* **TASK DETAILS**: The copy you produce must repeat each record exactly and contain no pictures.

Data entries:
· · · · · · ·
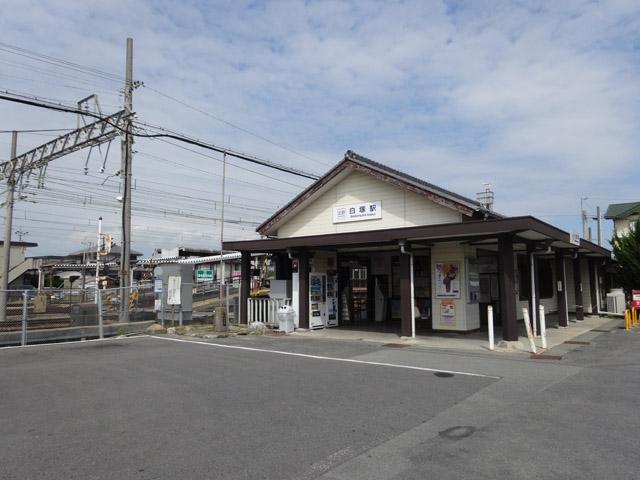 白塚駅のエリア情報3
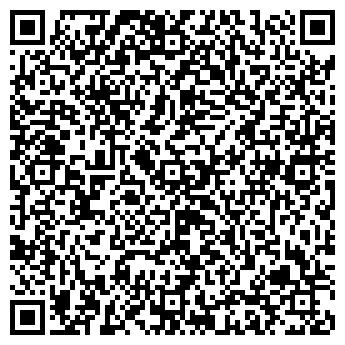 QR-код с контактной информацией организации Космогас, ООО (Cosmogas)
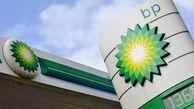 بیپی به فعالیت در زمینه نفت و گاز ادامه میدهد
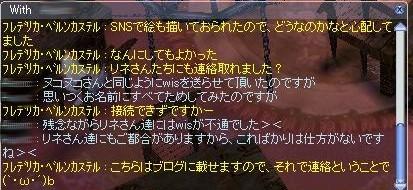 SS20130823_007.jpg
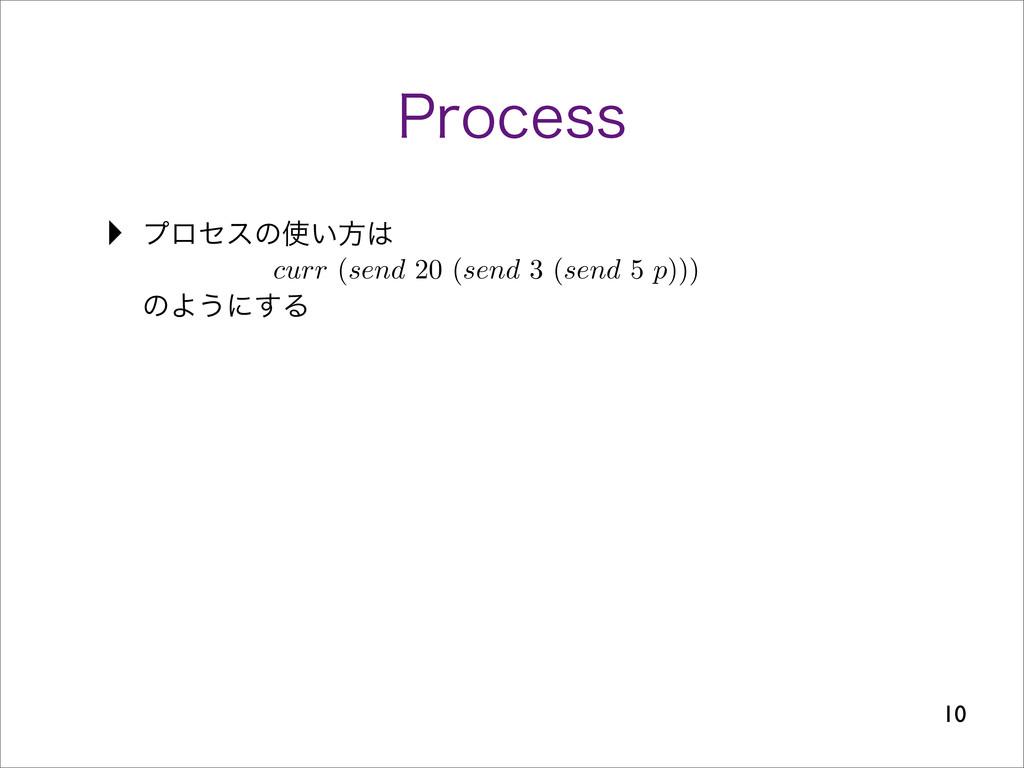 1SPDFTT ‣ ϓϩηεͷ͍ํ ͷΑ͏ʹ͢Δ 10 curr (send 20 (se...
· · · · · · ·
* **WRITTEN ANSWER**:
 白塚駅のエリア情報3
 QR-код с контактной информацией организации Космогас, ООО (Cosmogas)
 بیپی به فعالیت در زمینه نفت و گاز ادامه میدهد
 SS20130823_007.jpg
 1SPDFTT ‣ ϓϩηεͷ͍ํ ͷΑ͏ʹ͢Δ 10 curr (send 20 (se...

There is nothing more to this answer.